This is yet another coffee table book foray into the minds of some key documentary-makers like D.A. Pennebaker, Albert Maysles and Ken Burns, and several more not represented by separate chapters, such as Carol Dysinger and Sheila Nevins. Though each have their own aesthetic approach, all the interviewees in Cunningham’s book seem to agree that documentary is about getting at a truth, distilling information and moments into an idea that will capture the audience. The interest in reading this book lies in the different ways these meaning-makers go about achieving their goal.

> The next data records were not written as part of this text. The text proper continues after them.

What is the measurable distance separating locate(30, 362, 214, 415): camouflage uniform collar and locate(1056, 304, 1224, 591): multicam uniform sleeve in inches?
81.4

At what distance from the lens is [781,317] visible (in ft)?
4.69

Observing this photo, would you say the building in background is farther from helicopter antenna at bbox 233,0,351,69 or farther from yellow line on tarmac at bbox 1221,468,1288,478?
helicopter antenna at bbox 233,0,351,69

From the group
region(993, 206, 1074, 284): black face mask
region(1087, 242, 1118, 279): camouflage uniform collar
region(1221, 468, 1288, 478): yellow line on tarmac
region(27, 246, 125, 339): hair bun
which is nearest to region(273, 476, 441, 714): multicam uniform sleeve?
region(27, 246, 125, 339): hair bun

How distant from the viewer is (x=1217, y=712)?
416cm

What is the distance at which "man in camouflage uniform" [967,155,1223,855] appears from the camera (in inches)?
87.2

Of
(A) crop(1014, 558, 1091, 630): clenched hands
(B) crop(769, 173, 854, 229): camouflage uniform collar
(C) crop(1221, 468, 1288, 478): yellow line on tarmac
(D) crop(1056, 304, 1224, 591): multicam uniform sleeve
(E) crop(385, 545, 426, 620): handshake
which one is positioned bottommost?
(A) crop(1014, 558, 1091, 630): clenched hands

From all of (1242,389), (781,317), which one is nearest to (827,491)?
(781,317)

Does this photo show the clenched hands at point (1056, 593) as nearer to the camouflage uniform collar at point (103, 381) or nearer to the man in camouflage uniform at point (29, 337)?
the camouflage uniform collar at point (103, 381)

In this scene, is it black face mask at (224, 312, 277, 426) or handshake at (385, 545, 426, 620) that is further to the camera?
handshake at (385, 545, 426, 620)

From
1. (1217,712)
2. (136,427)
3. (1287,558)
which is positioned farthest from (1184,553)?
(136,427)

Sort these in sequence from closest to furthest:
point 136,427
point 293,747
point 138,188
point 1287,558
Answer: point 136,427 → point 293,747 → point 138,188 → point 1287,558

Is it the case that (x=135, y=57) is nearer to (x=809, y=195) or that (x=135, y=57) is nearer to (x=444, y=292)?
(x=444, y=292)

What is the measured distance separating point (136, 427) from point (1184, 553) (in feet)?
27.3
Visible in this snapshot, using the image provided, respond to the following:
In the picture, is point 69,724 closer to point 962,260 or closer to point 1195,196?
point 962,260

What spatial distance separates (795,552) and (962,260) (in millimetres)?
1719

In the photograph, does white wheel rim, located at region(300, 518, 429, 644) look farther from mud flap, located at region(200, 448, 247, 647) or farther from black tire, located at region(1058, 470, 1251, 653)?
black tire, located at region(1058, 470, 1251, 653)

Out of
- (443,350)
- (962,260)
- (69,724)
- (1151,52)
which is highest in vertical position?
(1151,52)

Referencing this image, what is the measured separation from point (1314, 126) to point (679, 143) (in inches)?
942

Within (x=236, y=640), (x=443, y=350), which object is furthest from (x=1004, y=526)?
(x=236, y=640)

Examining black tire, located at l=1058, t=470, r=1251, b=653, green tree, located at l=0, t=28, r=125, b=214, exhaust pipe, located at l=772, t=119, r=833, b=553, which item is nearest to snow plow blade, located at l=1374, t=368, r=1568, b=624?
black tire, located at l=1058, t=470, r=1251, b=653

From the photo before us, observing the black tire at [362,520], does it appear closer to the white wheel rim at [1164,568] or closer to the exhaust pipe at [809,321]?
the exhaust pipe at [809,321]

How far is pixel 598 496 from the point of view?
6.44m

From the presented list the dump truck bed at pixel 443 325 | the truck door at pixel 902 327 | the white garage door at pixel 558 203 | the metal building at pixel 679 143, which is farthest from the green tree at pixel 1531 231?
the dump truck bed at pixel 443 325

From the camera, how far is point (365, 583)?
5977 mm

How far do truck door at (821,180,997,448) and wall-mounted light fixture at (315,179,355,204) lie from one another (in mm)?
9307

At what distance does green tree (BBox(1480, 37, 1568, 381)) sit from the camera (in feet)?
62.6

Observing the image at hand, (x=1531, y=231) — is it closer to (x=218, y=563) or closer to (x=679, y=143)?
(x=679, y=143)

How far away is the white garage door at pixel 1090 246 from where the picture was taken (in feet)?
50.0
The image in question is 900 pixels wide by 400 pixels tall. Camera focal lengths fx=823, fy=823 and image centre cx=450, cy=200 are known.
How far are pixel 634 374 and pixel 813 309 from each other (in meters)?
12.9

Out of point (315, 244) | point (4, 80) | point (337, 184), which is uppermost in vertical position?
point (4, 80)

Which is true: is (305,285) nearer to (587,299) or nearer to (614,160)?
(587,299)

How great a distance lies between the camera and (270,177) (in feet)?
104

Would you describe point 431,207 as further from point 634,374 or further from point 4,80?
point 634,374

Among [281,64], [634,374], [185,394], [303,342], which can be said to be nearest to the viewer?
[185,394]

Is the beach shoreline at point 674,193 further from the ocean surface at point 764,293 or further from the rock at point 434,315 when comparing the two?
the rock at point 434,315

Cinematographer Kirsten Johnson (Derrida, Men’s Depression, Asylum) talks about how important watching documentaries was in developing her style of filming subjects. One person who influenced her was Jorge Muller Silva, cameraperson on Patricio Guzman’s radical classic, The Battle of Chile. “[Silva] very slowly moves through the crowd and finds the telling detail on each person that indicates which side they’re on… The whole time there is this super presence, a calmness about the fact that what people are experiencing is being revealed by their physical behavior. If you’re paying attention, you can find it. I was in shock, seeing that. He took all kinds of risks. He would just float out into nowhere, and then he’d find something.”
This sort of approach takes a certain amount of patience and guts, as well as a keen sense of observation, something director D.A. Pennebaker (Primary, Gimme Shelter, Only the Strong Survive) values highly. In the book, he discusses how a telephoto lens can transform the process of seeing and gathering information. “In the beginning you’re pretty much at the end of your telephoto, and you’re getting portraits of people just the way you would if you were taking stills. This filming goes back to the way people behaved thousands of years ago. Two families would meet, they could hardly talk to each other because they didn’t share the same language. They had to find ways of transmitting information and ideas, they had to look very hard, they had to try to understand body language and all sorts of things that we’ve thrown away now.” Documentarians at every stage of the process have to look equally hard to find the story, to find just the right image that will communicate in a universal language.
Taking all that has been revealed through the process of filming and distilling it into a coherent piece is the job of the editor. While Pennebaker often thinks about how the film will later be shaped at the editing stage, Maysles thinks nothing of that, preferring to leave the shaping of story to the experts, the editors. Editor Carol Dysinger says, “Finding the larger concerns a documentary raises and weaving them invisibly into a compelling storyline are the rare accomplishments of a great editor… It’s the same thing you do with a script. It’s finding the paradox that you want to explore both sides of. Something is interesting because it is paradoxical.”
While Dysinger’s comment gives food for thought, it isn’t necessarily always the case that what is paradoxical is interesting. Take, for instance, Cunningham’s book. Its title is The Art of the Documentary. Yet, paradoxically, this question is only cursorily dealt with in the book. The closest we ever come to an answer is obliquely, when Albert Maysles talks about the films he’s made of Christo’s environmental art. Christo’s work, like Running Fence, says Maysles, “brings people together… I think something like a million people saw it. It brings them together to think about what art is all about, and to question whether, indeed, this is a work of art. What is art anyway?” In this passage is an energy and level of intellectual inquiry that is, overall, lacking in Cunningham’s compendium of people taking about their work. The Art of the Documentary will definitely appeal to first-year university students or even the general public with little knowledge on the subject, but for the serious documentarian, there’s not much to sink your teeth into.